Instruction:
How many lines of the records contain the string "instances"? Give only the number, and count a match only where uppercase and lowercase letters agree exactly.

Data provided:
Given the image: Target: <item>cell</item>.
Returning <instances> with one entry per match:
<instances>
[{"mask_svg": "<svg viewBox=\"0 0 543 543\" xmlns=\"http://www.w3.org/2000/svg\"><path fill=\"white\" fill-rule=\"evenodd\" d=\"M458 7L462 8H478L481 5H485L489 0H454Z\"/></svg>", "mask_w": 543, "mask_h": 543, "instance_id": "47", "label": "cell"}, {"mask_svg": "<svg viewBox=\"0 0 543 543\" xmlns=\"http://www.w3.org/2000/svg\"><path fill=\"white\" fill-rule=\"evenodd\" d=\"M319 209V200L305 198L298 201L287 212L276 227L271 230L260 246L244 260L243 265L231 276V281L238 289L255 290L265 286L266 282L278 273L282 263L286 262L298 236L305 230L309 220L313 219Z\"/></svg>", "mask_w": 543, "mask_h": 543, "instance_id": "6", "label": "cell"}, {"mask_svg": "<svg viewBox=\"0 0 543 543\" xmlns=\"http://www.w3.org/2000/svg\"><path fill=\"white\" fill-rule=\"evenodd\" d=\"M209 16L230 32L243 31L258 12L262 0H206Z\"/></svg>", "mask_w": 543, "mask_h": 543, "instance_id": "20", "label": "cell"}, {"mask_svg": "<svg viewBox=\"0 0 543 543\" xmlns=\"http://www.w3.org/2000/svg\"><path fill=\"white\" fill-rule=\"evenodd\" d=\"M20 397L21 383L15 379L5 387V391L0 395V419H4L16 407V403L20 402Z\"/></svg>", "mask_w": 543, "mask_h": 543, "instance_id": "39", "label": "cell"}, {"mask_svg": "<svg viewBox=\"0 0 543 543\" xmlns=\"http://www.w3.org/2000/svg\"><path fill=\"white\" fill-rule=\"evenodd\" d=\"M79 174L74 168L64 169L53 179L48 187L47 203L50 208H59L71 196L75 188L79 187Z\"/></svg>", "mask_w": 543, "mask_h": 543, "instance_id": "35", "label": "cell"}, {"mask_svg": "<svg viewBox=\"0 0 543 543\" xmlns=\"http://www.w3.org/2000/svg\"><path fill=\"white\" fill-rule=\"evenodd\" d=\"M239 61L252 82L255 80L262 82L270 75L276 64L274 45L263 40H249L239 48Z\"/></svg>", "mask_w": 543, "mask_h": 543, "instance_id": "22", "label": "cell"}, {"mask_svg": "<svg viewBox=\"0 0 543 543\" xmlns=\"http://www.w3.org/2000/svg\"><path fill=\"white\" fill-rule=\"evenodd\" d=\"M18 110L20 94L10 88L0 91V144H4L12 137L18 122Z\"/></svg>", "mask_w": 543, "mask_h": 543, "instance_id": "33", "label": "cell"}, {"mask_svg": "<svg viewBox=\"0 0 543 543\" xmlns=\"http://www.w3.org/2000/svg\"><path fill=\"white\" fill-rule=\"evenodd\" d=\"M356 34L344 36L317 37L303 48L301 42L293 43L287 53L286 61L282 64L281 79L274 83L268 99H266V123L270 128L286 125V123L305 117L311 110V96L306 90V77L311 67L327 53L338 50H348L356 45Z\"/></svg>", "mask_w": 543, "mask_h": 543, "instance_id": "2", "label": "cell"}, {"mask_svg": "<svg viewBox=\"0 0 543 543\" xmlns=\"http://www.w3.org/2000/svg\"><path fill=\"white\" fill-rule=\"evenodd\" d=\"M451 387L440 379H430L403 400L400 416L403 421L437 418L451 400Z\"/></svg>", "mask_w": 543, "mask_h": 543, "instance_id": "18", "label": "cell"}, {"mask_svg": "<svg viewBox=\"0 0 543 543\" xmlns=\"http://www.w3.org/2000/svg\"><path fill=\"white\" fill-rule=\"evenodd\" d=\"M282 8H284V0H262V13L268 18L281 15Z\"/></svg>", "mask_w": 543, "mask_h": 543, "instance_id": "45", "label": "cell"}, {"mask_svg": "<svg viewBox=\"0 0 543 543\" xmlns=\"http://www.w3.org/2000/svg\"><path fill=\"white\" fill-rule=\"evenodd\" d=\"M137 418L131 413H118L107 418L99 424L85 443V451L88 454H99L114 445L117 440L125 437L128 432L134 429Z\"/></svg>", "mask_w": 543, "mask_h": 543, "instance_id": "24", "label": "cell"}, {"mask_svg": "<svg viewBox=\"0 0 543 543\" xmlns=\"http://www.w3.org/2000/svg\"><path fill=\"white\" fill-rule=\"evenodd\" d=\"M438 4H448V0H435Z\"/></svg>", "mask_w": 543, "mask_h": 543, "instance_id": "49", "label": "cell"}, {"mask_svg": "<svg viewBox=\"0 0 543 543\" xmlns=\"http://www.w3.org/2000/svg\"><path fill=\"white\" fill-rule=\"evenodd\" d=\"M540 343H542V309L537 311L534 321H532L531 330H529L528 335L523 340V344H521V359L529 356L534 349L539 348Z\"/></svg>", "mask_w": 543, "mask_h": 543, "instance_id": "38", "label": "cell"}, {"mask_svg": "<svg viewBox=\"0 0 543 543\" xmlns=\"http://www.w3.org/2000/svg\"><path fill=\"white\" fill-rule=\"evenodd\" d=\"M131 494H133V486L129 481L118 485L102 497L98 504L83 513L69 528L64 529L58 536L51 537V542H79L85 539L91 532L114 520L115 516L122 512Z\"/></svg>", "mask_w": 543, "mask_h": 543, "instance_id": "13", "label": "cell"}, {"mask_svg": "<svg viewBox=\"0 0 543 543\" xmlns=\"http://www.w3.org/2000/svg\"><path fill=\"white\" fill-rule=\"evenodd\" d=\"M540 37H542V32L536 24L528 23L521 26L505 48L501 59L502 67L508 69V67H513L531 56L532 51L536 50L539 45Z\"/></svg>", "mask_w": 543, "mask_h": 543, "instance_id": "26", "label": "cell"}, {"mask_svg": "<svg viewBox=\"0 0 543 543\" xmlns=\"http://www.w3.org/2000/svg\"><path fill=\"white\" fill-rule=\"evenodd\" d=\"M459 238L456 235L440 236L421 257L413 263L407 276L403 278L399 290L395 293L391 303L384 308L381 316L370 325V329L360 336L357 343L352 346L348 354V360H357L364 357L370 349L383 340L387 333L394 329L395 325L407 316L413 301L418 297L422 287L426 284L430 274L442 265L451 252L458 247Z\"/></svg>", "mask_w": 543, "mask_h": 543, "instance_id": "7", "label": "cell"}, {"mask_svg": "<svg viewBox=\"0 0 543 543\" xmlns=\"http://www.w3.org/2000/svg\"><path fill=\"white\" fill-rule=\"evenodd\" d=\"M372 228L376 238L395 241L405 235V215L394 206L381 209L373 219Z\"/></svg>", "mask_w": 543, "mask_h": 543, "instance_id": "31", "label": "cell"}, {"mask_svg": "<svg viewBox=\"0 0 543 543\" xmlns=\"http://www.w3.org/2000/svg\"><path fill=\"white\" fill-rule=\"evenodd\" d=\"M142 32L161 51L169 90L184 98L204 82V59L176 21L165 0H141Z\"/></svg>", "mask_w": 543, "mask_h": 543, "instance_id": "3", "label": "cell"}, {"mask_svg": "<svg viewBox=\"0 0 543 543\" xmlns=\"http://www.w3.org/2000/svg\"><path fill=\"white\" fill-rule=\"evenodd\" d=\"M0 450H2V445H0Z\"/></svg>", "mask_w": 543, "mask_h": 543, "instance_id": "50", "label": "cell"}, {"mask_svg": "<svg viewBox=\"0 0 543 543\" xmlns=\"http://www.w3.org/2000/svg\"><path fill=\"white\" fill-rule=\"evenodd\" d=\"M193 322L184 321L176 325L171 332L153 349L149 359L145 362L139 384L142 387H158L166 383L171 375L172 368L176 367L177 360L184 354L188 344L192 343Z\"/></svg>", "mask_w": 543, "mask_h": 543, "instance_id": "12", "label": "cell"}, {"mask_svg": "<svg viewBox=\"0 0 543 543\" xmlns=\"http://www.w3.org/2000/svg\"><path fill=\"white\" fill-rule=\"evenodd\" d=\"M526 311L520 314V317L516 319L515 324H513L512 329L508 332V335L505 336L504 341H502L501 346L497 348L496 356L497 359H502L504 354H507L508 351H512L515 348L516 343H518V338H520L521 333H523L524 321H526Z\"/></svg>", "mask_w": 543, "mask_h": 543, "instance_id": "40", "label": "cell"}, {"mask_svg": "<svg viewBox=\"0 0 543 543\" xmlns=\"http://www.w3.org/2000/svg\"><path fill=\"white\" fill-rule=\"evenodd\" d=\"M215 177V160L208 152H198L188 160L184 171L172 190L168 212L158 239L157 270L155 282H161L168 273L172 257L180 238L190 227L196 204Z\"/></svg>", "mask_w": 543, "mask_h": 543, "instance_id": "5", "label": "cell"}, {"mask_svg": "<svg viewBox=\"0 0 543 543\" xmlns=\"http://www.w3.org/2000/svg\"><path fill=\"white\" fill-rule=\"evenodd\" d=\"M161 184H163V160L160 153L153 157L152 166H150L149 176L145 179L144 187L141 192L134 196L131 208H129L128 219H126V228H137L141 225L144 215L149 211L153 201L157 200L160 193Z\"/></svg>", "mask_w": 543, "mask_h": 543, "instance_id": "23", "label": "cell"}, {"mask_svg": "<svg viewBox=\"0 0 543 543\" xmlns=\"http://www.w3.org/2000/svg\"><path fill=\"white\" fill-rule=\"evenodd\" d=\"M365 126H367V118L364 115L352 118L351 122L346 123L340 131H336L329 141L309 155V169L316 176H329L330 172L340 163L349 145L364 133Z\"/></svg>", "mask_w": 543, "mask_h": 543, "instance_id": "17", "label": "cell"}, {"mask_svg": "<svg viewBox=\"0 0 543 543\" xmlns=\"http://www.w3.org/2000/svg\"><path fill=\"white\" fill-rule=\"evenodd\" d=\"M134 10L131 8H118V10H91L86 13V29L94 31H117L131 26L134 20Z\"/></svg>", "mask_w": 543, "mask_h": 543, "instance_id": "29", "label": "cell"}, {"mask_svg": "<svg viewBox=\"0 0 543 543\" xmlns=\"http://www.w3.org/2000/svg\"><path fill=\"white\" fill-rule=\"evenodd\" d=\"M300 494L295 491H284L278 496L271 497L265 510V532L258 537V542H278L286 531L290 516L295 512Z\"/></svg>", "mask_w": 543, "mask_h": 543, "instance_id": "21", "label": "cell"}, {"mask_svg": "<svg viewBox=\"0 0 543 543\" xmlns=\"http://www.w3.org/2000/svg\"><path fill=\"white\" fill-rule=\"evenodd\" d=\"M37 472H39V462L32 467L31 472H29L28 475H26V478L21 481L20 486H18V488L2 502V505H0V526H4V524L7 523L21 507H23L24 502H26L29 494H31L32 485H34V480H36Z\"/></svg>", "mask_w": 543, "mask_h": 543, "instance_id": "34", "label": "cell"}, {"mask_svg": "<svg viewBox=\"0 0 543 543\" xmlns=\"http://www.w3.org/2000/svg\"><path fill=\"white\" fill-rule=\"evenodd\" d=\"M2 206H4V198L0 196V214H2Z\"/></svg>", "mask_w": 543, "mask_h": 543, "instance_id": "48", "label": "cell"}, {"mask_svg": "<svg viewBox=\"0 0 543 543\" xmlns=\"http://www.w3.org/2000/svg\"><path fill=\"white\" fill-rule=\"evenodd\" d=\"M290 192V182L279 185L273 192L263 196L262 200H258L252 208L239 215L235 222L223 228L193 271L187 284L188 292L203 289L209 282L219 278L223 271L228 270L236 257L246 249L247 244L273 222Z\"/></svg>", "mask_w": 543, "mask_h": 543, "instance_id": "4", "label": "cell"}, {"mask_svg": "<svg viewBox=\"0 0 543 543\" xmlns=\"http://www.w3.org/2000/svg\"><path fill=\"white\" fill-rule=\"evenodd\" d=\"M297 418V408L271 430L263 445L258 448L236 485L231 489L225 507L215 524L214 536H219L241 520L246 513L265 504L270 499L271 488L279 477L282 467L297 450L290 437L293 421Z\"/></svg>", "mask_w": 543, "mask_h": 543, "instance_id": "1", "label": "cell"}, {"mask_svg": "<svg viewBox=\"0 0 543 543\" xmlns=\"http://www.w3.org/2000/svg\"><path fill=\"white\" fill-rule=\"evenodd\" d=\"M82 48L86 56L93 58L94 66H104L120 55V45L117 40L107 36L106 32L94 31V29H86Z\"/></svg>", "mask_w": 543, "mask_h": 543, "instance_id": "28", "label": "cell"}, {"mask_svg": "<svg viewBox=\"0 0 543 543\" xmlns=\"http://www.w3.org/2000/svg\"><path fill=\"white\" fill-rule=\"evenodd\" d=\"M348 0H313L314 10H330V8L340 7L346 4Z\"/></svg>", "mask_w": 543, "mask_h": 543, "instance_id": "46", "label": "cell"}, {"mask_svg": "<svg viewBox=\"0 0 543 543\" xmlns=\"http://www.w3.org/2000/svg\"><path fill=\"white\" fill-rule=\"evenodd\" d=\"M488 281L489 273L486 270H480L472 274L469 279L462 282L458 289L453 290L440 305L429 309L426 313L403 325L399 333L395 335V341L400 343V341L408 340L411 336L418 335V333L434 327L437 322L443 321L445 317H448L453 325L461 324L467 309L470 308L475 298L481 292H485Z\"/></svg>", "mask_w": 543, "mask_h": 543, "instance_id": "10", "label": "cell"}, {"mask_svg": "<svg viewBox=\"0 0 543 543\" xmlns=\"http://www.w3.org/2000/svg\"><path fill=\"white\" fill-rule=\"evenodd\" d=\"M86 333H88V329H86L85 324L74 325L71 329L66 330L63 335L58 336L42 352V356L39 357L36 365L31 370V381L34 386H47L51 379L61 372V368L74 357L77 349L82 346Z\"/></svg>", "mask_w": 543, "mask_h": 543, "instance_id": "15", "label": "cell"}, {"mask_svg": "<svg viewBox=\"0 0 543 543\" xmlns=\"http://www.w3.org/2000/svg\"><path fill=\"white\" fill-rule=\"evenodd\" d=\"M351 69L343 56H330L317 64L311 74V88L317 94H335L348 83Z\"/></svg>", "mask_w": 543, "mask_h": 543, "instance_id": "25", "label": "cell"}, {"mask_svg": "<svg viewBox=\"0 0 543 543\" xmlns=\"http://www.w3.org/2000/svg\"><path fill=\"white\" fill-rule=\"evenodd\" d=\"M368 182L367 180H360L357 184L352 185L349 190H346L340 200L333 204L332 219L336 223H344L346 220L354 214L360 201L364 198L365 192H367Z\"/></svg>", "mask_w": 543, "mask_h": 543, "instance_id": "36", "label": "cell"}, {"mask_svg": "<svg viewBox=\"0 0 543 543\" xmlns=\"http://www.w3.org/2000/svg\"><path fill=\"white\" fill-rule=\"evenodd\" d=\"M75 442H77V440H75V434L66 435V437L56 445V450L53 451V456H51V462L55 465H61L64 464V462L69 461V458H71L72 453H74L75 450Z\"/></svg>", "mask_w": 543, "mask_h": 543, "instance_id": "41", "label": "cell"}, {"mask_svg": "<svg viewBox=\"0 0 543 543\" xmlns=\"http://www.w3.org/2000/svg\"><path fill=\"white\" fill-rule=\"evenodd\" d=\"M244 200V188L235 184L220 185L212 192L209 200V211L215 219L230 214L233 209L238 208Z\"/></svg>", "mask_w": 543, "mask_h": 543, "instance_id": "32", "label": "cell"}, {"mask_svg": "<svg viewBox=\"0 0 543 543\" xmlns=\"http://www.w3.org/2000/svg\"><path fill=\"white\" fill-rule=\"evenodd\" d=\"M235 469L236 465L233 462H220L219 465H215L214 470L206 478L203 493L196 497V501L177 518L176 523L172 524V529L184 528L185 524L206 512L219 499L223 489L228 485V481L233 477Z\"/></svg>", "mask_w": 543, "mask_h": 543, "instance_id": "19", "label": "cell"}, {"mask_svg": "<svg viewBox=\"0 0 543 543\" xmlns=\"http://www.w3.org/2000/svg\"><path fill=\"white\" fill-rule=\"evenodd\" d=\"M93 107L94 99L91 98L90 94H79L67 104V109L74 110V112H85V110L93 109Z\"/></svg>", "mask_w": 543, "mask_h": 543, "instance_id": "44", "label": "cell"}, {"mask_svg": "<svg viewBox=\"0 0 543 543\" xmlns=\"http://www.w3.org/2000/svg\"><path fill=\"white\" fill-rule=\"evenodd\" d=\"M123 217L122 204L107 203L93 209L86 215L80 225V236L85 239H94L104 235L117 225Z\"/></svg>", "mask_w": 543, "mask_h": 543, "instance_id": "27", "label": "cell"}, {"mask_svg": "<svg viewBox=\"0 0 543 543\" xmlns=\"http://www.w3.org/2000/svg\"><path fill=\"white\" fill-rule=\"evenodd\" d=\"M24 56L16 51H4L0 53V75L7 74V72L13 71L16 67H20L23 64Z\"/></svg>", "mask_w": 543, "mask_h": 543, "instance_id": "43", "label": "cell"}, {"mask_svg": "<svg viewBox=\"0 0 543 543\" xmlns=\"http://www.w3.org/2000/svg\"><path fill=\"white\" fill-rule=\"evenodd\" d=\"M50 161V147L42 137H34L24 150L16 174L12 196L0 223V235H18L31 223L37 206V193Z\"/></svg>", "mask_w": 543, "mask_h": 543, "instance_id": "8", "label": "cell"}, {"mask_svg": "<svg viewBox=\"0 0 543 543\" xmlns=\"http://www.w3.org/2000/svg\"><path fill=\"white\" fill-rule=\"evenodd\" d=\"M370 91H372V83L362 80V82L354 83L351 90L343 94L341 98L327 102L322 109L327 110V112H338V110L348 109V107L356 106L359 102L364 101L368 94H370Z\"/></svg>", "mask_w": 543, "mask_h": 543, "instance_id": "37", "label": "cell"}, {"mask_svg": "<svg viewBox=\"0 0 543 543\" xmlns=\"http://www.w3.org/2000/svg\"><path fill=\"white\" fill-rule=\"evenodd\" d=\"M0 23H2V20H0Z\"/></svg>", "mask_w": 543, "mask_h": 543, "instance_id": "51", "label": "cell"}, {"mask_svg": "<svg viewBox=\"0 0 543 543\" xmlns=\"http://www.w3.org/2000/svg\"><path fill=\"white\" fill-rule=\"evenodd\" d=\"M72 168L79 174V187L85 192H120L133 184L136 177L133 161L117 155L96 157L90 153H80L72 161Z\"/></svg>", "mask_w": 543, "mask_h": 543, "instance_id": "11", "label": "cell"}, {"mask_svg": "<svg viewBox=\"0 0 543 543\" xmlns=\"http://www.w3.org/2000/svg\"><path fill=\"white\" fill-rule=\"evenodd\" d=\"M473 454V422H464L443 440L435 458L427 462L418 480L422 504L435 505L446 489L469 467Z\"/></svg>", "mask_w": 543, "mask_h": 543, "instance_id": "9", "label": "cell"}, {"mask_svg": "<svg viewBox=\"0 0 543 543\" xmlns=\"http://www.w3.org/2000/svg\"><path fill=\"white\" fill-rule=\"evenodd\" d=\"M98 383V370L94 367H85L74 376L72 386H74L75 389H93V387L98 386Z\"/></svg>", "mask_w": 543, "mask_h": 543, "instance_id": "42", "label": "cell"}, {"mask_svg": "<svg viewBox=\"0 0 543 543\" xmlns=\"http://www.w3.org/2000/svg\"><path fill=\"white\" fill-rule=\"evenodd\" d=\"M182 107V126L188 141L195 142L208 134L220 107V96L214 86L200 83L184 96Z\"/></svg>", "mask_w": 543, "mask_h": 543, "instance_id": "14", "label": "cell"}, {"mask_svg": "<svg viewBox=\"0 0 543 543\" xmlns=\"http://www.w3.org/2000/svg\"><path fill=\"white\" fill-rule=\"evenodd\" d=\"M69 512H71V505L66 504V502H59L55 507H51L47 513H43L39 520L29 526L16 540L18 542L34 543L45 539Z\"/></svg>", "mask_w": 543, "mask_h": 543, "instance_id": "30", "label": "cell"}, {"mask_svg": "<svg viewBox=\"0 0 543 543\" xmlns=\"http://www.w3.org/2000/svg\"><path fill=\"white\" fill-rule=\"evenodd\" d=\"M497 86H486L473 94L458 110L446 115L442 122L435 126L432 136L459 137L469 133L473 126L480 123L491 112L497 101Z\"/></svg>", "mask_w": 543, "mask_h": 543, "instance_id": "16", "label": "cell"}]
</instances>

Solution for this exercise:
3